[Data items]
============

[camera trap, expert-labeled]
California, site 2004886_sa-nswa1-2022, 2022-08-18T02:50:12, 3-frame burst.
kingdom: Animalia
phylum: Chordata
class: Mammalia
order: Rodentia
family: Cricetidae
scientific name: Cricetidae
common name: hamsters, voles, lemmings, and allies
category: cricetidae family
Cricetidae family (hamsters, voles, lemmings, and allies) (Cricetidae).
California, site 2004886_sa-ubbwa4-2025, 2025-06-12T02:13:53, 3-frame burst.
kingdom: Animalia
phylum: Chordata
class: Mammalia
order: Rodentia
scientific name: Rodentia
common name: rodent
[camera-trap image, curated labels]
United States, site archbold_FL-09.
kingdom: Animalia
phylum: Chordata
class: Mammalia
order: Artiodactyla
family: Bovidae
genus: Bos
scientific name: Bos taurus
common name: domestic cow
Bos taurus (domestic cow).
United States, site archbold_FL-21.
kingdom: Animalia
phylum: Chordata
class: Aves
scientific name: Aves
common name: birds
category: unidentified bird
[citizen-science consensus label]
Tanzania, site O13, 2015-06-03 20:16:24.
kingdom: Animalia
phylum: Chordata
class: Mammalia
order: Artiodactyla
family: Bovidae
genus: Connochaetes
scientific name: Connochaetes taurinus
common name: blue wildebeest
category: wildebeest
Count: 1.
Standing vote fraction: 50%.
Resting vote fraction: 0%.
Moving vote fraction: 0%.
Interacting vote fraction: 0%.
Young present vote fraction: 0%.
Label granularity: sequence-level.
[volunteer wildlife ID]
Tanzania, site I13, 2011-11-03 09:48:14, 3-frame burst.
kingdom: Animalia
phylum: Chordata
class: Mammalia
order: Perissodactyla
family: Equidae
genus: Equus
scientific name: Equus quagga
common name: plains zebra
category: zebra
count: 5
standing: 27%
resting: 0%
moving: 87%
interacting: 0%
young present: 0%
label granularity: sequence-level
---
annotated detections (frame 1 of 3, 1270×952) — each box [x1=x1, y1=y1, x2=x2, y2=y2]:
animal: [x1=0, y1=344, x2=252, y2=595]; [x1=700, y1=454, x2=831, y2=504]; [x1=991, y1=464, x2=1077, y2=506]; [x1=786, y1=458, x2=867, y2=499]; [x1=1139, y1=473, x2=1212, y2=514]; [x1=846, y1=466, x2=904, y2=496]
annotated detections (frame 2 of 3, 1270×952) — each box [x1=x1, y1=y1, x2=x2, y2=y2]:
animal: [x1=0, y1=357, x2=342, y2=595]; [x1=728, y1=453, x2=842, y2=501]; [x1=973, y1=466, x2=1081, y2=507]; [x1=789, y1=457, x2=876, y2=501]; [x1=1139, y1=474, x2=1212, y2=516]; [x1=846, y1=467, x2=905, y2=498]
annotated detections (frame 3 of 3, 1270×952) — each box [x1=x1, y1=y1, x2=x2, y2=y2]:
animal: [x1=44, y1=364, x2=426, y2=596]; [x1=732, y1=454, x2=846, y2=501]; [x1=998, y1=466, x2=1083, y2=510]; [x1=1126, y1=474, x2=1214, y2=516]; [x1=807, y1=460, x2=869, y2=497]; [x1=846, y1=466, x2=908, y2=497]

============

Starting at the line with "genus: Equus", retype each line through the final one in the data above, unchanged and with nothing added.

genus: Equus
scientific name: Equus quagga
common name: plains zebra
category: zebra
count: 5
standing: 27%
resting: 0%
moving: 87%
interacting: 0%
young present: 0%
label granularity: sequence-level
---
annotated detections (frame 1 of 3, 1270×952) — each box [x1=x1, y1=y1, x2=x2, y2=y2]:
animal: [x1=0, y1=344, x2=252, y2=595]; [x1=700, y1=454, x2=831, y2=504]; [x1=991, y1=464, x2=1077, y2=506]; [x1=786, y1=458, x2=867, y2=499]; [x1=1139, y1=473, x2=1212, y2=514]; [x1=846, y1=466, x2=904, y2=496]
annotated detections (frame 2 of 3, 1270×952) — each box [x1=x1, y1=y1, x2=x2, y2=y2]:
animal: [x1=0, y1=357, x2=342, y2=595]; [x1=728, y1=453, x2=842, y2=501]; [x1=973, y1=466, x2=1081, y2=507]; [x1=789, y1=457, x2=876, y2=501]; [x1=1139, y1=474, x2=1212, y2=516]; [x1=846, y1=467, x2=905, y2=498]
annotated detections (frame 3 of 3, 1270×952) — each box [x1=x1, y1=y1, x2=x2, y2=y2]:
animal: [x1=44, y1=364, x2=426, y2=596]; [x1=732, y1=454, x2=846, y2=501]; [x1=998, y1=466, x2=1083, y2=510]; [x1=1126, y1=474, x2=1214, y2=516]; [x1=807, y1=460, x2=869, y2=497]; [x1=846, y1=466, x2=908, y2=497]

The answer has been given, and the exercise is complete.